▸ Task material:
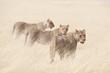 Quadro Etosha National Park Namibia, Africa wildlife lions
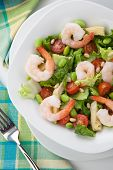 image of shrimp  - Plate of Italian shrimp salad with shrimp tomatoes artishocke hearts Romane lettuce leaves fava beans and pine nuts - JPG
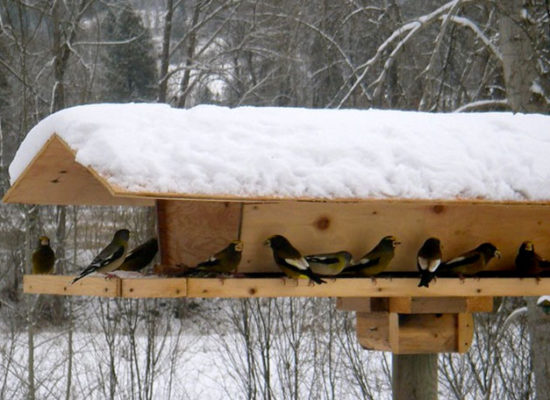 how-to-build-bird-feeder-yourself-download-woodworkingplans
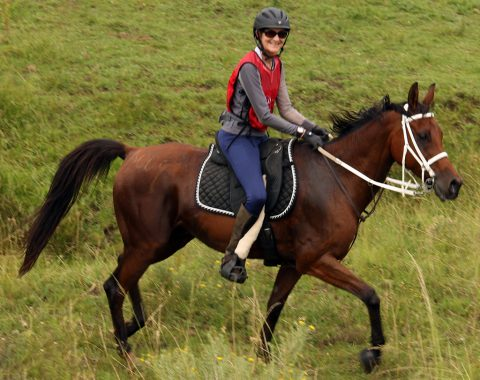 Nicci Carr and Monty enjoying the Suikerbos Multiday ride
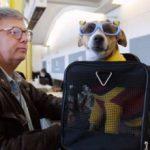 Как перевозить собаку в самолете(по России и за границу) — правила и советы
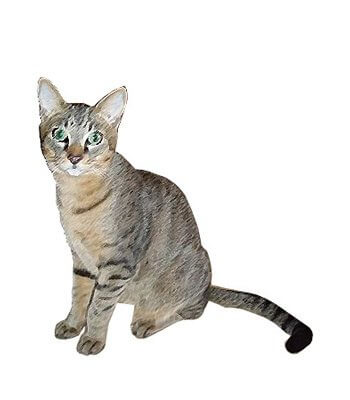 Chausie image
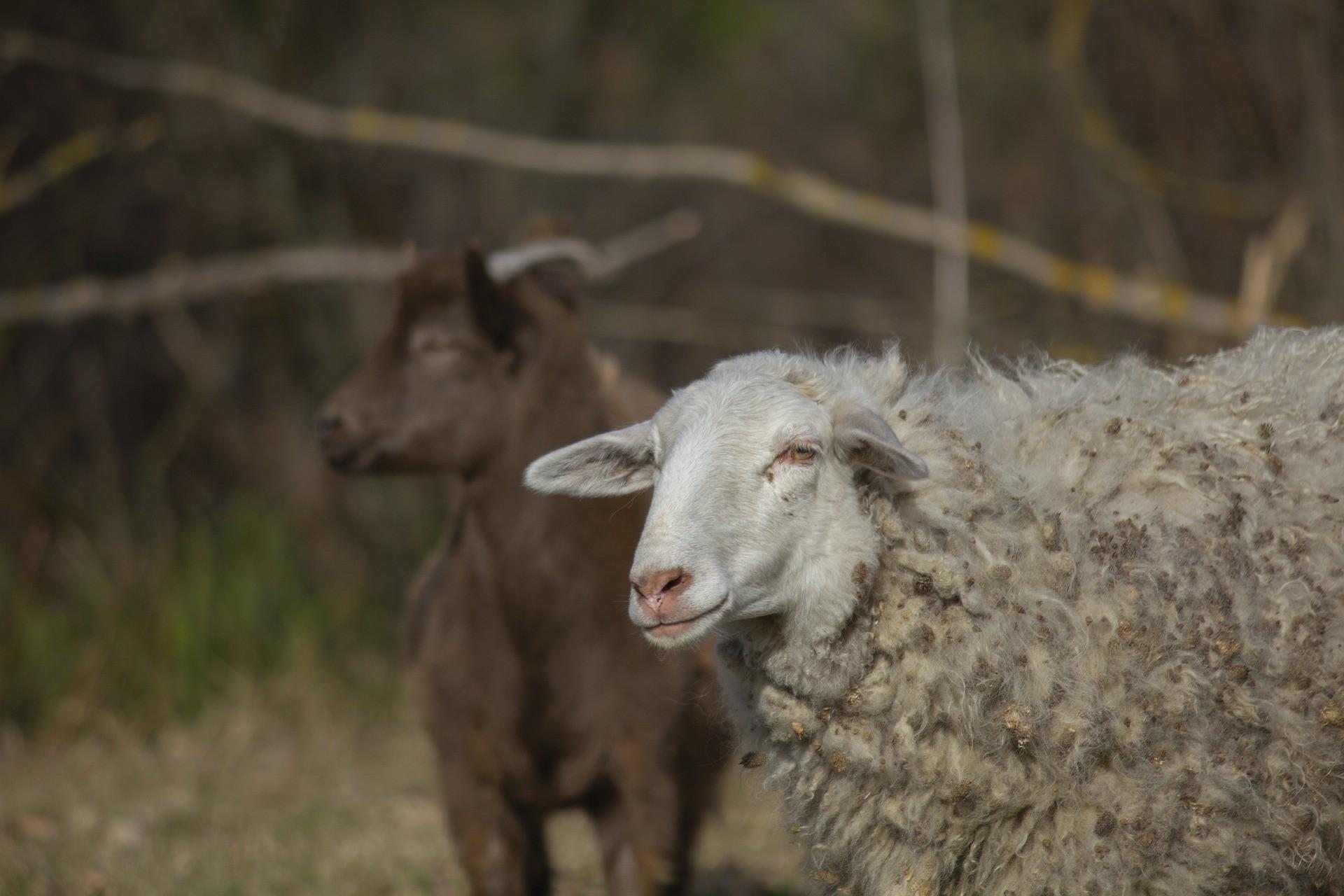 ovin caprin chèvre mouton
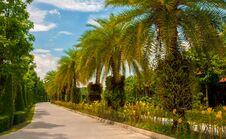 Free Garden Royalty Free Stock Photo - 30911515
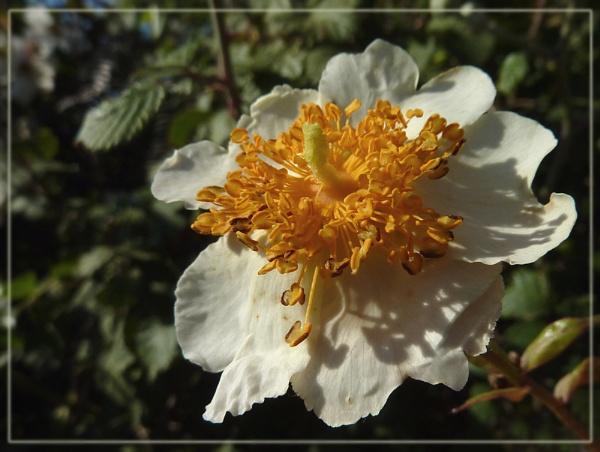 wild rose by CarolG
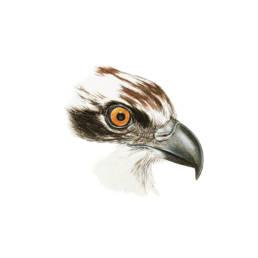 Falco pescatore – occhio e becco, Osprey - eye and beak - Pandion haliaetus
* * *
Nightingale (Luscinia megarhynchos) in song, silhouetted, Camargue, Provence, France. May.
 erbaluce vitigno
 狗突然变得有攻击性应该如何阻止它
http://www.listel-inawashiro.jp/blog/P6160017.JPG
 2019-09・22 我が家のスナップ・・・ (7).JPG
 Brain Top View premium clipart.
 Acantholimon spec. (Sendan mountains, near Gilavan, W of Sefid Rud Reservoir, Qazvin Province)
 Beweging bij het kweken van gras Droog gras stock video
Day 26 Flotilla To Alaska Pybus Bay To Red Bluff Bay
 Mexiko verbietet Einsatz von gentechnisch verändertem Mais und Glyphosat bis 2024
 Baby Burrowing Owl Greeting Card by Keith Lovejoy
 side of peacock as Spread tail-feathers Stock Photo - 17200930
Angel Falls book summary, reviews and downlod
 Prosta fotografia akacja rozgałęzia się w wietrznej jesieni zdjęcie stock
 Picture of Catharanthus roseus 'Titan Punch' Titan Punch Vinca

▸ Problem:
Copy out exactly the lines above beginning with the line that contains "wild rose by CarolG" and finishing with the line that contains "Falco pescatore –", including both; leave the pictures out.

▸ Result:
 wild rose by CarolG
 Falco pescatore – occhio e becco, Osprey - eye and beak - Pandion haliaetus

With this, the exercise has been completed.